Every state and territory in Australia, except for the Northern Territory, is experiencing the creeping march of the thorny invasive weed: African Boxthorn (Lycium ferocissimum). The weed can be a headache for coastal land owners and managers as it invades disturbed areas, pastures, adjacent waterways, coastal islands and sand dunes − and once it appears, it is very difficult to eradicate.
African Boxthorn characteristically grows in dense, thorny thickets, which led its original introduction from South Africa to Australia in the 1800’s as a hedge plant. In 2012 it was classed as a Weed of National Significance due to its impact on wildlife and pastoral animals, invasive characteristics and complex eradication issues.
Dr Mic Payne, the Northern Agricultural Catchments Council’s (NACC) Coastal and Marine Coordinator said, “Eradication methods involve a combination of physical removal and chemical application. However; because some native wildlife, such as mutton birds, will use the boxthorn as habitat absolute care must be taken when planning control works.” NACC has been involved in the fight against African Boxthorn in coastal areas of the Northern Agricultural Region.

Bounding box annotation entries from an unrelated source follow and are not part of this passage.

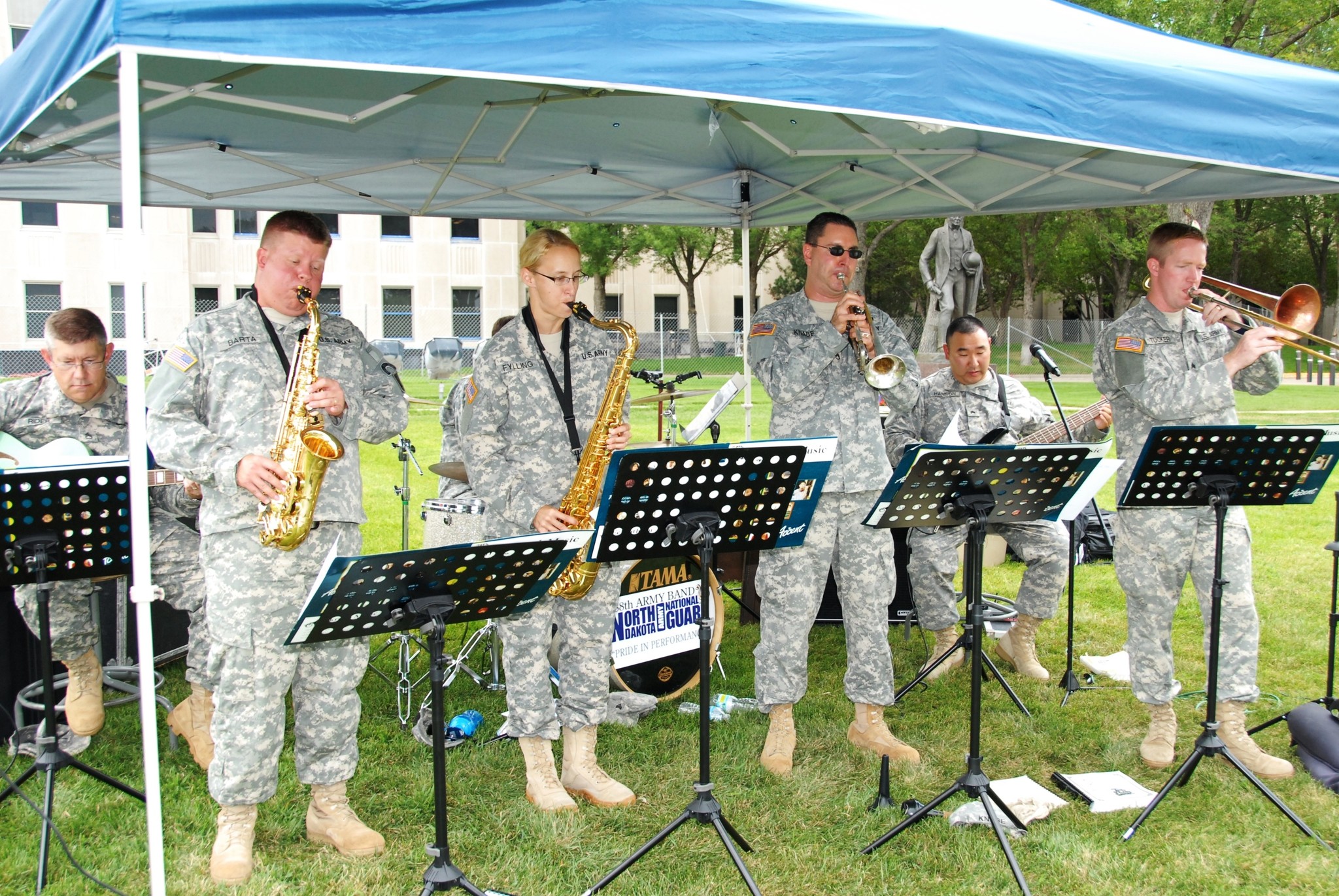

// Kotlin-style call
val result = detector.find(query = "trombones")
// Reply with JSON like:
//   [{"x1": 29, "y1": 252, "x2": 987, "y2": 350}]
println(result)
[{"x1": 1141, "y1": 268, "x2": 1339, "y2": 367}]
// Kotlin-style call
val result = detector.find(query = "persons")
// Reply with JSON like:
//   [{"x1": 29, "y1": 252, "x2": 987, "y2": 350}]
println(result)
[
  {"x1": 746, "y1": 211, "x2": 923, "y2": 778},
  {"x1": 459, "y1": 227, "x2": 638, "y2": 815},
  {"x1": 0, "y1": 306, "x2": 218, "y2": 773},
  {"x1": 882, "y1": 315, "x2": 1114, "y2": 681},
  {"x1": 1091, "y1": 222, "x2": 1295, "y2": 780},
  {"x1": 918, "y1": 215, "x2": 983, "y2": 354},
  {"x1": 143, "y1": 210, "x2": 412, "y2": 889},
  {"x1": 436, "y1": 315, "x2": 520, "y2": 500}
]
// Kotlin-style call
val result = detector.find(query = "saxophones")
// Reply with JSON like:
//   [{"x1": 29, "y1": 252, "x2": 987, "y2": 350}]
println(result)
[
  {"x1": 547, "y1": 297, "x2": 639, "y2": 600},
  {"x1": 256, "y1": 285, "x2": 344, "y2": 551}
]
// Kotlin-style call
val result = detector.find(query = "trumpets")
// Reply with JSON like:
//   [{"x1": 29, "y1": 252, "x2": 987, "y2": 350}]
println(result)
[{"x1": 836, "y1": 272, "x2": 906, "y2": 390}]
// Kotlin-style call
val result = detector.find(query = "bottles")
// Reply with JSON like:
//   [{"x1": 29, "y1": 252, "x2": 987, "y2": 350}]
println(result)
[
  {"x1": 677, "y1": 692, "x2": 761, "y2": 724},
  {"x1": 445, "y1": 708, "x2": 484, "y2": 742}
]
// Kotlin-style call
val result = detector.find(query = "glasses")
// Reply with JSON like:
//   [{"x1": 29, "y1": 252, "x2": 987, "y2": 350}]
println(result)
[
  {"x1": 808, "y1": 243, "x2": 862, "y2": 259},
  {"x1": 49, "y1": 347, "x2": 107, "y2": 373},
  {"x1": 530, "y1": 270, "x2": 589, "y2": 285}
]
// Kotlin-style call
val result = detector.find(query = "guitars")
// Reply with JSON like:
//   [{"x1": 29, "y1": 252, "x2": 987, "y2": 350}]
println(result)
[
  {"x1": 0, "y1": 426, "x2": 188, "y2": 487},
  {"x1": 938, "y1": 396, "x2": 1111, "y2": 445}
]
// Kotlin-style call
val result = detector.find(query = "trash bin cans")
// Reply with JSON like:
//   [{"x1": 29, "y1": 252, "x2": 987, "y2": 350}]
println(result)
[{"x1": 713, "y1": 342, "x2": 727, "y2": 356}]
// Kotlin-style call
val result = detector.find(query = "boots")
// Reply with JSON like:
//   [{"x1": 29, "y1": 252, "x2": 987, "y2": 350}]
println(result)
[
  {"x1": 61, "y1": 645, "x2": 106, "y2": 737},
  {"x1": 305, "y1": 781, "x2": 386, "y2": 860},
  {"x1": 518, "y1": 735, "x2": 579, "y2": 814},
  {"x1": 917, "y1": 625, "x2": 965, "y2": 685},
  {"x1": 1215, "y1": 701, "x2": 1294, "y2": 779},
  {"x1": 846, "y1": 702, "x2": 921, "y2": 765},
  {"x1": 208, "y1": 801, "x2": 258, "y2": 887},
  {"x1": 1140, "y1": 701, "x2": 1178, "y2": 767},
  {"x1": 994, "y1": 613, "x2": 1050, "y2": 681},
  {"x1": 166, "y1": 682, "x2": 217, "y2": 774},
  {"x1": 759, "y1": 702, "x2": 796, "y2": 778},
  {"x1": 561, "y1": 723, "x2": 637, "y2": 809}
]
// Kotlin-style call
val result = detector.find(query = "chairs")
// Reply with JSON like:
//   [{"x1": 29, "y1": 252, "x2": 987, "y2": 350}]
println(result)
[
  {"x1": 904, "y1": 535, "x2": 1024, "y2": 641},
  {"x1": 14, "y1": 572, "x2": 180, "y2": 753}
]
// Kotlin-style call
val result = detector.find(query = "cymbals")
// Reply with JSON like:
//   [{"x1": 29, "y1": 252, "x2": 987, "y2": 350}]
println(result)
[
  {"x1": 428, "y1": 462, "x2": 467, "y2": 482},
  {"x1": 620, "y1": 388, "x2": 714, "y2": 404}
]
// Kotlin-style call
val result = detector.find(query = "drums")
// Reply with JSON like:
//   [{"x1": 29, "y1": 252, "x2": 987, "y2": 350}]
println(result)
[
  {"x1": 422, "y1": 499, "x2": 486, "y2": 550},
  {"x1": 609, "y1": 554, "x2": 724, "y2": 704}
]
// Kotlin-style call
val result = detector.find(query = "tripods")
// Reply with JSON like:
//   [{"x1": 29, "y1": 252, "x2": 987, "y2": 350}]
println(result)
[
  {"x1": 855, "y1": 444, "x2": 1092, "y2": 896},
  {"x1": 679, "y1": 370, "x2": 761, "y2": 621},
  {"x1": 414, "y1": 618, "x2": 560, "y2": 725},
  {"x1": 1037, "y1": 372, "x2": 1133, "y2": 709},
  {"x1": 1248, "y1": 492, "x2": 1339, "y2": 733},
  {"x1": 576, "y1": 446, "x2": 809, "y2": 895},
  {"x1": 0, "y1": 465, "x2": 149, "y2": 895},
  {"x1": 367, "y1": 433, "x2": 489, "y2": 734},
  {"x1": 1117, "y1": 424, "x2": 1335, "y2": 857},
  {"x1": 895, "y1": 522, "x2": 1032, "y2": 719},
  {"x1": 305, "y1": 539, "x2": 568, "y2": 895}
]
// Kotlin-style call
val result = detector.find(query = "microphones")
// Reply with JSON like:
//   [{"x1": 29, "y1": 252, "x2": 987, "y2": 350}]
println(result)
[{"x1": 1030, "y1": 343, "x2": 1061, "y2": 377}]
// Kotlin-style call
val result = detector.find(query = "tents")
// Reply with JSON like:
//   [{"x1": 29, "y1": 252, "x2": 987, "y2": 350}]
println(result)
[{"x1": 0, "y1": 2, "x2": 1339, "y2": 895}]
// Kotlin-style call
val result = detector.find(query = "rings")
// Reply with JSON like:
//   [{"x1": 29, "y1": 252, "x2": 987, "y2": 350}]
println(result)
[
  {"x1": 333, "y1": 398, "x2": 337, "y2": 405},
  {"x1": 625, "y1": 441, "x2": 629, "y2": 445},
  {"x1": 192, "y1": 488, "x2": 198, "y2": 490},
  {"x1": 1215, "y1": 305, "x2": 1222, "y2": 311}
]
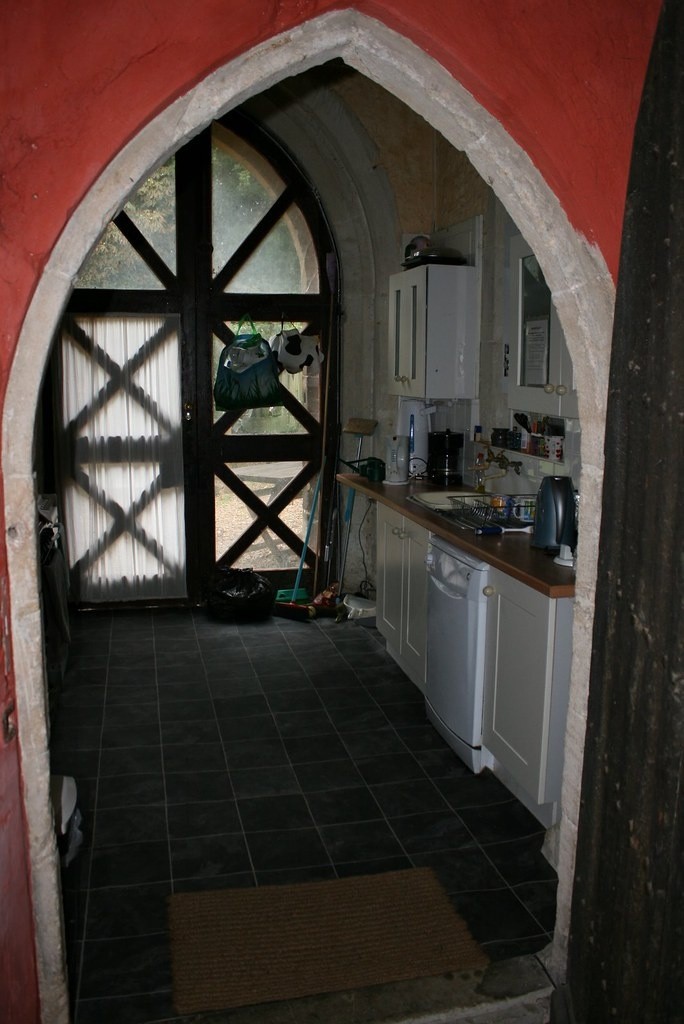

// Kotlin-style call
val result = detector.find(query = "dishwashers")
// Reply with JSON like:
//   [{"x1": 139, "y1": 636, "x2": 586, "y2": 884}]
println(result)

Thickets were mechanically removed from alongside the Irwin River in Dongara and coastal dunes in Oakajee, north of Geraldton, in summer and autumn 2014. A Ditch-witch machine was utilised to physically pull up individual plants by the roots and was particularly beneficial in reducing damage to neighbouring native plants. Any roots still left in the ground were wiped with herbicide.
“The Ditch-witch equipment is ideal for treating light to moderate infestations of African Boxthorn, before using other follow-up techniques to treat regrowth. Both sites have been set up with photo- monitoring points which will be used to monitor regrowth of both African Boxthorn and native vegetation”, said Dr Payne.
Local community members attended NACC’s demonstration of boxthorn removal at Dongara in April 2014. This gave an opportunity for local land owners to speak with NACC and bush restoration experts for advice on removing the weed from their own properties.
NACC will continue to work with local communities in the NAR to combat this thorny invasion.